### Trecho selecionado
Prando explica que a segunda situação, também jurídica, é a possibilidade de uma ação mais contundente do Tribunal Superior Eleitoral (TSE), que seria tornar Bolsonaro inelegível. “Por conta, inclusive, de acreditarem que a ação da terça-feira foi um ato político eleitoral antecipado. O presidente ali fez um ato eleitoral e isso nunca se deu na história republicana do Brasil. Esse fato é grave e, por certo, merece atenção da Justiça Eleitoral”, diz.

Rosemary Segurado, professora do Programa de Ciências Sociais da PUC-SP, avalia que o fato de o líder máximo de um país dizer que não vai cumprir as leis é algo que afronta a democracia. “Bolsonaro não cumpre e diz que não vai cumprir. Ele afronta o que já foi decidido pela Câmara dos Deputados: as eleições serão realizadas por urnas eletrônicas, pelo sistema vigente no nosso país, mas ele continua fazendo sua cruzada para deslegitimar o processo eleitoral”, afirma.

Rosemary também analisa a resposta de Luiz Fux, atual presidente do STF. “Mesmo que Fux tenha falado também em um tom acima do que ele fala, ainda é muito tímido. A ameaça já constitui uma quebra constitucional. Na verdade, seria a PGR que deveria abrir uma investigação, mas acho que o Supremo tem que cobrar, tem que se colocar como um poder que pertence à Constituição”, diz. 

Impeachment

A fala de Bolsonaro atacando outros poderes aumenta a possibilidade de impeachment, segundo os especialistas. O chamado Centrão, seu principal aliado político no Congresso Nacional, discute a possibilidade de desembarcar do governo e colocar em ação um dos 136 processos protocolados na Casa que pedem a destituição de Bolsonaro.

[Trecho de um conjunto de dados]
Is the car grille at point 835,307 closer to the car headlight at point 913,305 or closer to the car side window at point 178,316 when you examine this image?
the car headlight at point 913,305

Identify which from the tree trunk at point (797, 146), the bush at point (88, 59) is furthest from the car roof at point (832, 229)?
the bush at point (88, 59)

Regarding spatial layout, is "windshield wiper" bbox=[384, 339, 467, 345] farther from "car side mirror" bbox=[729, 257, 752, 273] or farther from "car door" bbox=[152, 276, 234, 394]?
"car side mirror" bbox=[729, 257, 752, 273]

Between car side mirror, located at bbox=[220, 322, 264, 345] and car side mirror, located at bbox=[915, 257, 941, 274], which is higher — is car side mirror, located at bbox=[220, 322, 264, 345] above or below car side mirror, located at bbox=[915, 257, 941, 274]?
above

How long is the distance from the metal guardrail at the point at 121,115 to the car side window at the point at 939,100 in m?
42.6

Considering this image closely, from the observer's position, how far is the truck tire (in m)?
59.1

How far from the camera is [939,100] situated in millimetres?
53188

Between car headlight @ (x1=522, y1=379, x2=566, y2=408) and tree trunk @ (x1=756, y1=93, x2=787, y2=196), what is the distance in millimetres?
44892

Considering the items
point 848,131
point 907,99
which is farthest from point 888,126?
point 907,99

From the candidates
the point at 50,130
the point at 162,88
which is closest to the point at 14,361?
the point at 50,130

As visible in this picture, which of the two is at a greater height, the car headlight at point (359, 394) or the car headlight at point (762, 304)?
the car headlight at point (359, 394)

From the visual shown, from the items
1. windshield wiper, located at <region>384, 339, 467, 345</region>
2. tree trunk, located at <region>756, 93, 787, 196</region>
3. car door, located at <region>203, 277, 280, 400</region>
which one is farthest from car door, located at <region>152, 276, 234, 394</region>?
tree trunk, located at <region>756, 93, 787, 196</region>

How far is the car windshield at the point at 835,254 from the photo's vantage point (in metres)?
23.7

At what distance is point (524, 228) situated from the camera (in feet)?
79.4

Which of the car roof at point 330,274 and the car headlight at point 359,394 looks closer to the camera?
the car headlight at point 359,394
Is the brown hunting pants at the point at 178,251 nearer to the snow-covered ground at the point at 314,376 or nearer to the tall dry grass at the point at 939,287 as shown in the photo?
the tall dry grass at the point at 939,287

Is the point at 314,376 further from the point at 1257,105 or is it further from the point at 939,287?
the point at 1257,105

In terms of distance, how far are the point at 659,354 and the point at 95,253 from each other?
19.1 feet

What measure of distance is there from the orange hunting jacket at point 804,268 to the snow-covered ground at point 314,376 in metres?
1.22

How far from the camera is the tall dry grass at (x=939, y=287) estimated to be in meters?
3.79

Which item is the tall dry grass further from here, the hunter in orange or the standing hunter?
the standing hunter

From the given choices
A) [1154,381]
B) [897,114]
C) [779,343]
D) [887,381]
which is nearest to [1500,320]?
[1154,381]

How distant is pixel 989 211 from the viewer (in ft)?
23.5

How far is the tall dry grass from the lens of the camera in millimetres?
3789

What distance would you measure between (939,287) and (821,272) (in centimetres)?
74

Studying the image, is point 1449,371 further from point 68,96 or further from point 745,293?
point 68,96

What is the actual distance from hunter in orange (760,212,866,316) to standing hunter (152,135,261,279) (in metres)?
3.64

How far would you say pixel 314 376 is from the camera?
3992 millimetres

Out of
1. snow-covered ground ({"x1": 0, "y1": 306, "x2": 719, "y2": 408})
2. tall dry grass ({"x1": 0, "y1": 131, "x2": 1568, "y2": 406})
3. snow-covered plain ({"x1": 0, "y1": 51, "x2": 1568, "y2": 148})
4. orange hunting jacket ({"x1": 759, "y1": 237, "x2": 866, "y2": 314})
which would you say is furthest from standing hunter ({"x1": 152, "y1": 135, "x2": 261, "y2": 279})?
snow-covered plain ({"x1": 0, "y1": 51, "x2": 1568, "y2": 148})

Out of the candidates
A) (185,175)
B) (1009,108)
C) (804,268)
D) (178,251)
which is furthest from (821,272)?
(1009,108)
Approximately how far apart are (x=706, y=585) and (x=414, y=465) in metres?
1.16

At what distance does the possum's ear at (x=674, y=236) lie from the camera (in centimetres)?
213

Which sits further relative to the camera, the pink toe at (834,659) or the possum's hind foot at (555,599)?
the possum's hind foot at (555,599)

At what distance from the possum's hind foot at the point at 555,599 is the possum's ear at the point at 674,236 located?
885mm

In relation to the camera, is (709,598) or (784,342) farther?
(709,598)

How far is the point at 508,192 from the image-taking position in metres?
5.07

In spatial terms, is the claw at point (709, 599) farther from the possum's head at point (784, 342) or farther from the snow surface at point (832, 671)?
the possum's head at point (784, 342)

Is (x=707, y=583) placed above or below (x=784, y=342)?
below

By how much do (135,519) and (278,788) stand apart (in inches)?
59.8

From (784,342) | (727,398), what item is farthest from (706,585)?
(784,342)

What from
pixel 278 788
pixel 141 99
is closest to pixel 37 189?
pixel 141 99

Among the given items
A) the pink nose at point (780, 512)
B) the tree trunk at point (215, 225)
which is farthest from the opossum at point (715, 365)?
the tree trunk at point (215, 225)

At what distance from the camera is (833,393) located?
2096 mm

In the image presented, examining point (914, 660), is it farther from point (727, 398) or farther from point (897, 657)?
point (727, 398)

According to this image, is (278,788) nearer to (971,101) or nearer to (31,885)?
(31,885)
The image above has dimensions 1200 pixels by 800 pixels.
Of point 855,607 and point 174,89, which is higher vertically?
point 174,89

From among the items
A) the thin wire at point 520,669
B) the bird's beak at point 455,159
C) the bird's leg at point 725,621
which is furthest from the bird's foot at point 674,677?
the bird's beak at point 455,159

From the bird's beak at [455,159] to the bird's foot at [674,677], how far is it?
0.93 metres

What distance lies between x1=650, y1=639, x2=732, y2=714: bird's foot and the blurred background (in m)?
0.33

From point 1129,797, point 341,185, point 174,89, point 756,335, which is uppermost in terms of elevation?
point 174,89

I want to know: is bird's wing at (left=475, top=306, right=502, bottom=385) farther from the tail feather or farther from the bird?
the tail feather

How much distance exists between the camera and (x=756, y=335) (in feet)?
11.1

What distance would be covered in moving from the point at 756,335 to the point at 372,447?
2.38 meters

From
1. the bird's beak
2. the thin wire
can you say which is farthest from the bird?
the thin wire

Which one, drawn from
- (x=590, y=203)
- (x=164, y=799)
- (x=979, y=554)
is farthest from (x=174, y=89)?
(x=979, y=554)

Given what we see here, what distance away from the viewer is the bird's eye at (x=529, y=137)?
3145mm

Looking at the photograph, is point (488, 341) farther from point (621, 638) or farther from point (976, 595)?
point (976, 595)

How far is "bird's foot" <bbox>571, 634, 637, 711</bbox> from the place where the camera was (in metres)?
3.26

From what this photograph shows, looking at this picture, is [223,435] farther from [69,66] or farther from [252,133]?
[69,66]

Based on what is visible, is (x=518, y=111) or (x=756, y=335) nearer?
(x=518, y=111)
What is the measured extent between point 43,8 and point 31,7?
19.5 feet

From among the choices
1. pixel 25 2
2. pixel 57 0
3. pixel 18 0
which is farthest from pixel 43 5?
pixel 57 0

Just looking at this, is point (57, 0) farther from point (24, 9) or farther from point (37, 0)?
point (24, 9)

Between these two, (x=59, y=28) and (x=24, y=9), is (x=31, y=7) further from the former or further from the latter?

### Enunciado
Verta para o inglês a frase "A ameaça já constitui uma quebra constitucional.", retirada do trecho selecionado.

### Resultado do exercício
The threat already constitutes a constitutional breach.